#### REQUEST:
Extend the passage on siegenite below, continuing right after its final sentence.

#### PASSAGE TO READ:
A cubo-octahedral siegenite crystal 1.5 mm across on siderite. Gelli Colliery, Mid Glamorgan. I.E. Jones Collection. Photo M.P. Cooper, © National Museum of Wales.
Siegenite, pale pinkish-grey in polished section, especially when viewed against millerite (cream-yellow) and chalcopyrite (dull yellow). The black areas are quartz. Eaglebrook Mine, Central Wales Orefield. Field of view 0.4 mm. © J.S. Mason.
Siegenite (pinkish grey) with chalcopyrite (yellow, a little tarnished) in quartz from Erglodd Mine in Central Wales, its chief Welsh locality in terms of abundance. Field of view 40 mm. J.S. Mason Collection. © J.S. Mason.
Introduction: siegenite occurs in a range of mineral associations but is chiefly known from polymetallic mineral veins, where it occurs with base-metal sulphides and other Co and Ni minerals. It may also occur in diagenetic septarian nodules associated with coal-bearing strata, where siderite and millerite are common associates. Siegenite is not easy to identify in hand specimen or polished section due to its similarity to linnaeite. Without analysis, it is better to refer to such samples as 'thiospinel', which is the name of the mineral group to which siegenite and linnaeite belong. All thiospinels have the basic formula M3S4 in which M can be Co, Ni, Fe, Cu, Cr or In and S is sulphur but can in some cases be Se or Te.

#### SUPPLIED INFORMATION:
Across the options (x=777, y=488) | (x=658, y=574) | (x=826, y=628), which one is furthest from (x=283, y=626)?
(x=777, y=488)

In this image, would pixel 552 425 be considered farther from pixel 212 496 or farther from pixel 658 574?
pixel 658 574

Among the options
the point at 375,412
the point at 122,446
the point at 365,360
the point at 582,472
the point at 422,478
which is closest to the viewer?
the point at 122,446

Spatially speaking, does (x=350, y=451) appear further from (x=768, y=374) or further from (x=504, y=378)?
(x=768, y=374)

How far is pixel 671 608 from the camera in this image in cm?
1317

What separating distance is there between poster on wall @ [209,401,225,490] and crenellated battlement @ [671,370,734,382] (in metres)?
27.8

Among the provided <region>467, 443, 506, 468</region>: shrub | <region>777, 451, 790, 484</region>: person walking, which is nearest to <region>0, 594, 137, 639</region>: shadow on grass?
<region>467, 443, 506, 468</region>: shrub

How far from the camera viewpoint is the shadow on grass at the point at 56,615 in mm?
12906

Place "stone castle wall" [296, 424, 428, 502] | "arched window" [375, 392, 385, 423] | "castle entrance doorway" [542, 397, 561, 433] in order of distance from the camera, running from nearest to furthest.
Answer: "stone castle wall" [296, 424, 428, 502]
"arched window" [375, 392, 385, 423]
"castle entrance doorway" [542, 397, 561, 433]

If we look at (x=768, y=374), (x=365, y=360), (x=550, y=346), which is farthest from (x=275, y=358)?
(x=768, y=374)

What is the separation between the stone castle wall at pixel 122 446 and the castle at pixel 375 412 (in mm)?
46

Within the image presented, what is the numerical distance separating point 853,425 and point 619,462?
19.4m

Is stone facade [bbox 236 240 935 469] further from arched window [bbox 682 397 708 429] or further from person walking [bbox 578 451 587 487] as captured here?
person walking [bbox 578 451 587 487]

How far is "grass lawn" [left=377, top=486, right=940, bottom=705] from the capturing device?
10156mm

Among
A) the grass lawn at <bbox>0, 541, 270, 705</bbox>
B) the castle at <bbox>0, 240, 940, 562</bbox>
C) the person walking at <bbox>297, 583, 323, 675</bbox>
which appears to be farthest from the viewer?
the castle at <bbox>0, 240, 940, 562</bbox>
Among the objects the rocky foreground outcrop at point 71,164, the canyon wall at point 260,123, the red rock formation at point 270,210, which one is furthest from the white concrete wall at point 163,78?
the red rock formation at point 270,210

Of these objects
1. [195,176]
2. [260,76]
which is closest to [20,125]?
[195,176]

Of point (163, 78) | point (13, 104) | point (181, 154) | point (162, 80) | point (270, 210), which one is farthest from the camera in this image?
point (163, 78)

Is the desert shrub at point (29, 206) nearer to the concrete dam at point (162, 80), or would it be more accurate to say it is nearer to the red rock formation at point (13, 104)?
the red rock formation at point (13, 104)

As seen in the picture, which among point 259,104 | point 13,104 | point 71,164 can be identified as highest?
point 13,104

#### RESPONSE FOR THIS EXERCISE:
Occurrence in Wales: the occurrence of siegenite in Wales was determined relatively recently from three areas, namely the South Wales Coalfield, the Central Wales Orefield and Great Orme, Llandudno. In all three cases it had previously been identified as linnaeite, by Des Cloizeaux (1880), North & Howarth (1928) and Firth (1971) from South Wales, by Mason (in Rust & Mason, 1988) from Central Wales and noted, on the basis of an old specimen label, by Bevins (1994) from Great Orme. The corrections were published, respectively, by Bevins & Horak (1985), Mason (1994, 1997, 1998) and by Ixer & Stanley (1996). Siegenite, while generally uncommon or rare in Wales, is present in significant quantities at some sites within the Central Wales Orefield.

Key Localities:

  • Brynyrarian Mine, Tre-Taliesin, Ceredigion: siegenite is present as a member of the early polymetallic vein assemblage (A1-c of Mason, 1994, 1997), forming fine-grained pinkish-grey masses in quartz, up to 2 cm across.
  • Eaglebrook (Nantycagl) Mine, Ceulanymaesmawr, Ceredigion: occasionally visible as intergrowths with chalcopyrite in hand specimens, siegenite is more frequently observed in polished sections where it is associated chiefly with chalcopyrite and millerite.
  • Erglodd Mine, Talybont, Ceredigion: formerly common, to the extent that Jones (1922) commented that 'some pyritous lode-matter occurs on the tip' - pyrite is in fact rare at this locality so that he must have noticed, but not correctly identified, siegenite. Typically it occurs as disseminated crystals (exceptionally up to 3 mm) in quartz-cemented breccia, chiefly in association with chalcopyrite. Some rich specimens have been collected in past years, showing extensive disseminations of siegenite. In polished section, intergrown lamellar cobalt pentlandite is a frequent associate.
  • Esgair Fraith Mine, Tal-y-bont, Ceredigion: present as inclusions in galena and as fine-grained disseminations in quartz with chalcopyrite and millerite. More frequently observed in polished section than in hand specimens.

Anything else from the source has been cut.